— WORK REQUIRED —
Extend the gardening article on frosts, freezes, and hard freezes, picking up right after its final sentence.

— PASSAGE PROVIDED —
------------------------------------------------
Frosts, Freezes, and Hard Freezes

by Bill Swantner, Bexar County Master Gardener

Last month, the nighttime temperature was officially registered at 28oF (my south Texas thermometer doesn’t go below 50o). When the temperature gets this cold, the weather forecasters spoke of the “Three P’s”: plants, pets, and pipes. How does this coldest weather affect plants and at what temperature do I need to do something about my plants?

The first thing is to know your plants. Some plants are cold sensitive; they can only handle the cold to a certain temperature, which may still be above freezing. These plants often are native to more tropical regions and therefore are susceptible to chilling injury here in Bexar County. Coleus, croton, and many bedding plants are in this group.  

Then there is the cold tolerance of a plant. John Einset, of the Arnold Arboretum and Professor of Biology at Harvard writes, “Cold-tolerance depends upon a plant’s ability to keep water from leaving its cells and freezing, which severely dehydrates the cells.” Thus, many of our native and well-adapted plants can suffer damage when we have a frost or freeze.

Frosts – Frosts can happen even if the air temperature doesn’t reach freezing. When the air temperature is close to freezing, the surface area on a plant’s leaf can fall below freezing, allowing the water crystals in the air to freeze or “frost.” Frost happens when the air at night is still and the air’s temperatures are close to freezing.

Freezes – Freezes happen when the air temperature drops below 32oF towards morning but rises quickly when the sun rises. A freeze will kill plants, but we can do things to protect our plants.

Hard Freeze – A hard freeze will occur when the temperature drops below freezing for an extended length of time. With a hard freeze, there is little that can be done to protect cold sensitive plants.
------------------------------------------------
(Stored items)
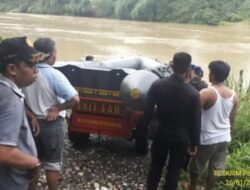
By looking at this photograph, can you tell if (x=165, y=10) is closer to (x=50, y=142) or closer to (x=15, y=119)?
(x=50, y=142)

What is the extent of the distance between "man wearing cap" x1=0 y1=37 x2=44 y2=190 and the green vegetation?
4269 centimetres

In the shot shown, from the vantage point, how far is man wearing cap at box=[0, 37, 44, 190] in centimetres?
186

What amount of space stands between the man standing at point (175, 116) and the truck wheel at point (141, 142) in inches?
57.7

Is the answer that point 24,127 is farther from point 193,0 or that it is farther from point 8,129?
point 193,0

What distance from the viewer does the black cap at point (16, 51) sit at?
6.58 feet

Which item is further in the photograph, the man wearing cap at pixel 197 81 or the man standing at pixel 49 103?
the man wearing cap at pixel 197 81

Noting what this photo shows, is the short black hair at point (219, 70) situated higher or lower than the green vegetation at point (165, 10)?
lower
------------------------------------------------
— RESULT —
The science of freeze damage is fascinating. When the water inside the plant freezes, it forms crystals which puncture the walls of the plant’s cells. When the temperatures rise, the water leaks out through the punctures and the plant cell dies.

What can we do to protect our plants?

One thing we can do is to water our plants because water acts as a “heat sink.”

Another possibility is to cover the plants… but how and with what? Plastic is not the best because it allows for quick radiational heating.  The heat from the ground provides some protection if you drape a cloth over the plant and anchor at the bottom to help keep heat in. I covered this porterweed with a hanging basket wrapped with Insulate and covered the edges with mulch.

A gallon jug of water set next to a plant under the cover will add a little more heat since water holds heat.

If it’s going to be a light freeze, those holiday lights we just took down can be put around the plants.

The use of mulch around perennials will help protect the root system. Try to maintain your mulch at two inches deep.

Container plants can be brought near or inside a building or under some covering. The covering traps heat.

Other things we can do: Know the plants in your landscape; know the cold hardiness of the plants; and know which ones are cold sensitive. Put the more sensitive plants in pots that can easily be moved to some kind of shelter when the temperatures get extremely cold.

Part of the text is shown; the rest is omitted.